- **Task description**
Report back each line of the data that contains the word "site".

- **Collected data**
┄┄┄┄┄┄

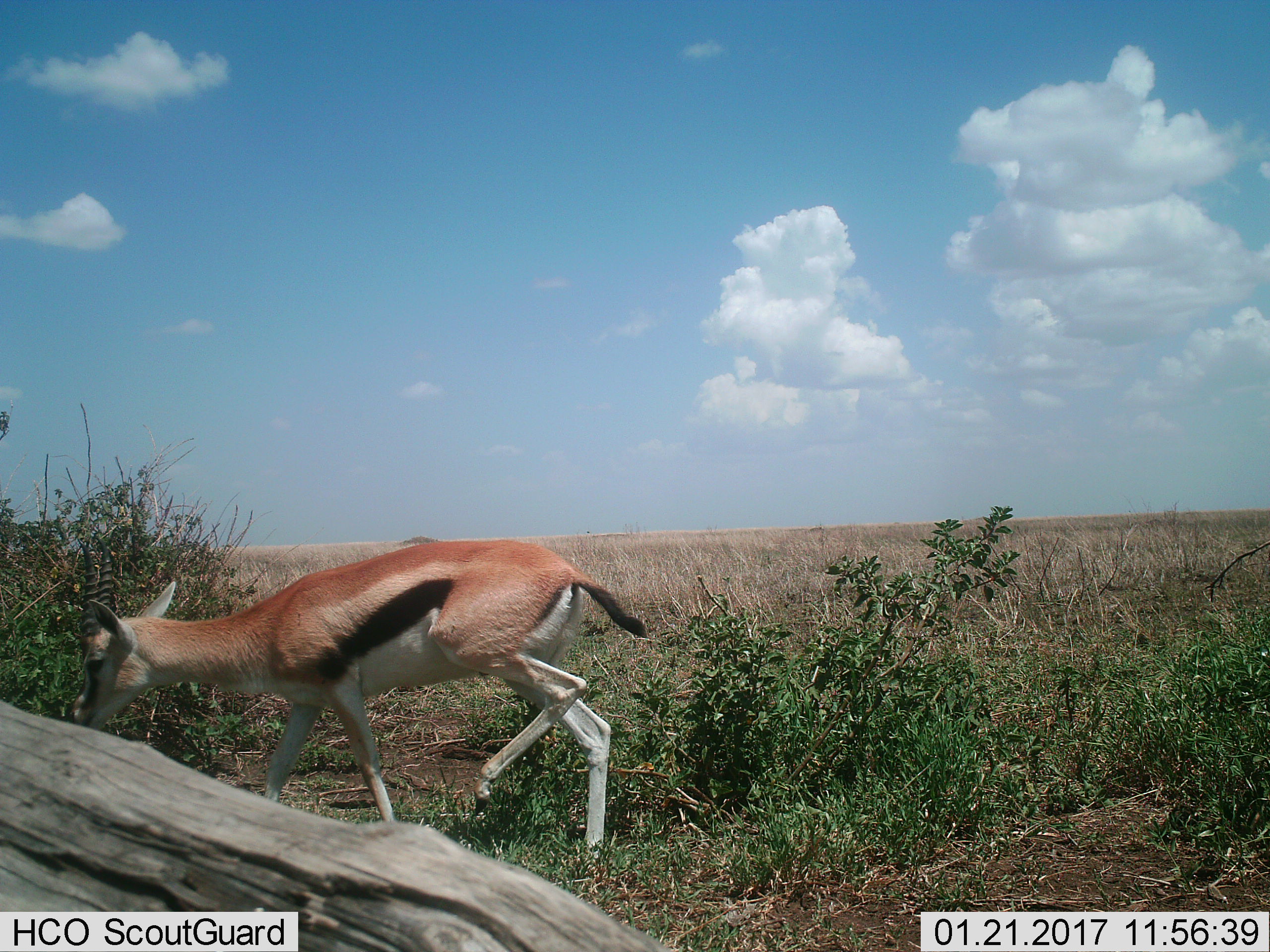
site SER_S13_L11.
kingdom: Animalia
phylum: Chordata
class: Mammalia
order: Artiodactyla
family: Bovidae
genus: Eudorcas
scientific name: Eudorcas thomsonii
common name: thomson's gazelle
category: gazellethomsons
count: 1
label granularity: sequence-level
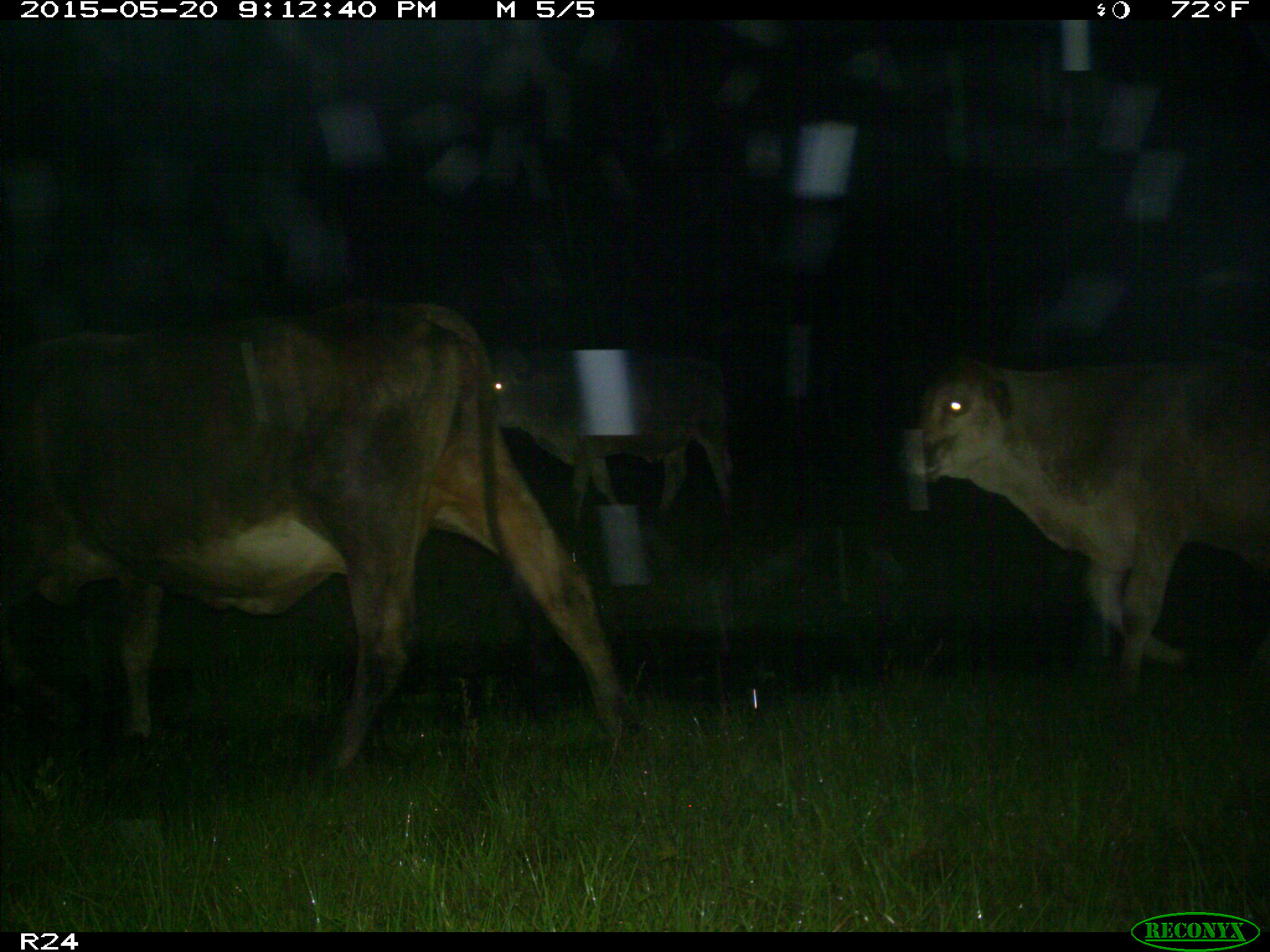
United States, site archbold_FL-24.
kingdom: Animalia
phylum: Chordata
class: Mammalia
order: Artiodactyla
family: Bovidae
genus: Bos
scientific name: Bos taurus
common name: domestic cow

┄┄┄┄┄┄

- **Problem solution**
site SER_S13_L11.
United States, site archbold_FL-24.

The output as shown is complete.